**Assigned task 1**
Using the VHDL post, answer:
(a) What system clock frequency does the writer state?
(b) What name is given to the architecture?
(c) With what type and range is the signal counter declared?
**Assigned task 2**
Please reproduce the part of the VHDL post that opens with the words containing "I want to detect" and closes with "running in vhdl?".

I want to detect a external signal connection to a CPLD (only connected or not connected). My system clock is 1MHz and external signal is 4KHz. I have developed a logic that will detect rising edge of external signal and start a counter. If the counter is counting then external signal is connected and if the counter is not counting then external signal is not connected. I write the code but its not working, what is the problem? I am beginner in VHDL. Please help, How to check a counter running in vhdl?
library IEEE;
use IEEE.STD_LOGIC_1164.ALL;
use ieee.numeric_std.all;
use IEEE.STD_LOGIC_UNSIGNED.ALL;
entity SYNC_detection1 is
Port ( SYNC : in STD_LOGIC;
CLK : in STD_LOGIC;
EDGE : out STD_LOGIC;
OUTPUT : out STD_LOGIC;
BITSOUT : out STD_LOGIC_VECTOR (3 downto 0)
);
end SYNC_detection1;
architecture workingarchi of SYNC_detection1 is
signal SYNC_reg : std_LOGIC := '0';
signal SYNC_edge : std_LOGIC := '0';
signal TEMP : std_LOGIC := '0';
signal counter : STD_LOGIC_VECTOR (3 downto 0);
begin
SYNC_edge_p : process(CLK)
begin
if (rising_edge(CLK)) then
SYNC_reg <= SYNC;
end if;
end process;
SYNC_edge <= not SYNC_reg and SYNC;
counter_p: process(CLK)

**Supplied material**
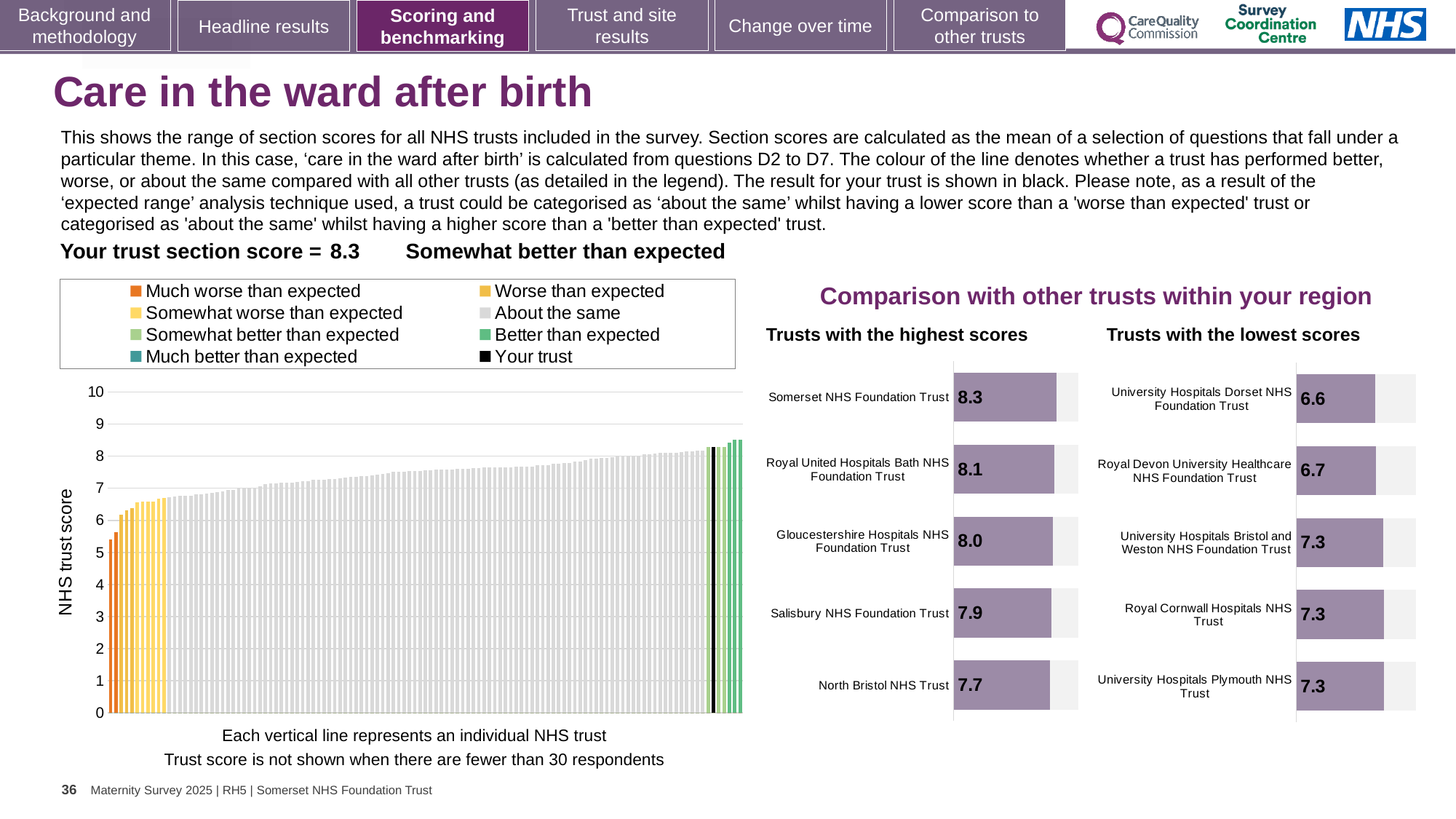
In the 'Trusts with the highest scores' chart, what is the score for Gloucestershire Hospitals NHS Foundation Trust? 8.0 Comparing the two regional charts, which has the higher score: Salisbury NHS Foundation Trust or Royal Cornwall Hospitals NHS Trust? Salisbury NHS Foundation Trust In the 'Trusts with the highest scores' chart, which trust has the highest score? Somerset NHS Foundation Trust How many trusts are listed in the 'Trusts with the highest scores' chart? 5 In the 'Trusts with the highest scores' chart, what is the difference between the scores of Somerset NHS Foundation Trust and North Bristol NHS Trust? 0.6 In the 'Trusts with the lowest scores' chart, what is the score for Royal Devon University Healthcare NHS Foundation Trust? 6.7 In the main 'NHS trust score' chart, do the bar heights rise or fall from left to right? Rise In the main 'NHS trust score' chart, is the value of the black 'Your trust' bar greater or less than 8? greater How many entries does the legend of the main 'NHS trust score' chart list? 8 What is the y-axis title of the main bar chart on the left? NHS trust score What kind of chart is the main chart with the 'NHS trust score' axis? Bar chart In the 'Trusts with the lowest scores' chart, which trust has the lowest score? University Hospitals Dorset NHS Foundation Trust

**Task solution 1**
(a) 1MHz
(b) workingarchi
(c) STD_LOGIC_VECTOR (3 downto 0)

**Task solution 2**
I want to detect a external signal connection to a CPLD (only connected or not connected). My system clock is 1MHz and external signal is 4KHz. I have developed a logic that will detect rising edge of external signal and start a counter. If the counter is counting then external signal is connected and if the counter is not counting then external signal is not connected. I write the code but its not working, what is the problem? I am beginner in VHDL. Please help, How to check a counter running in vhdl?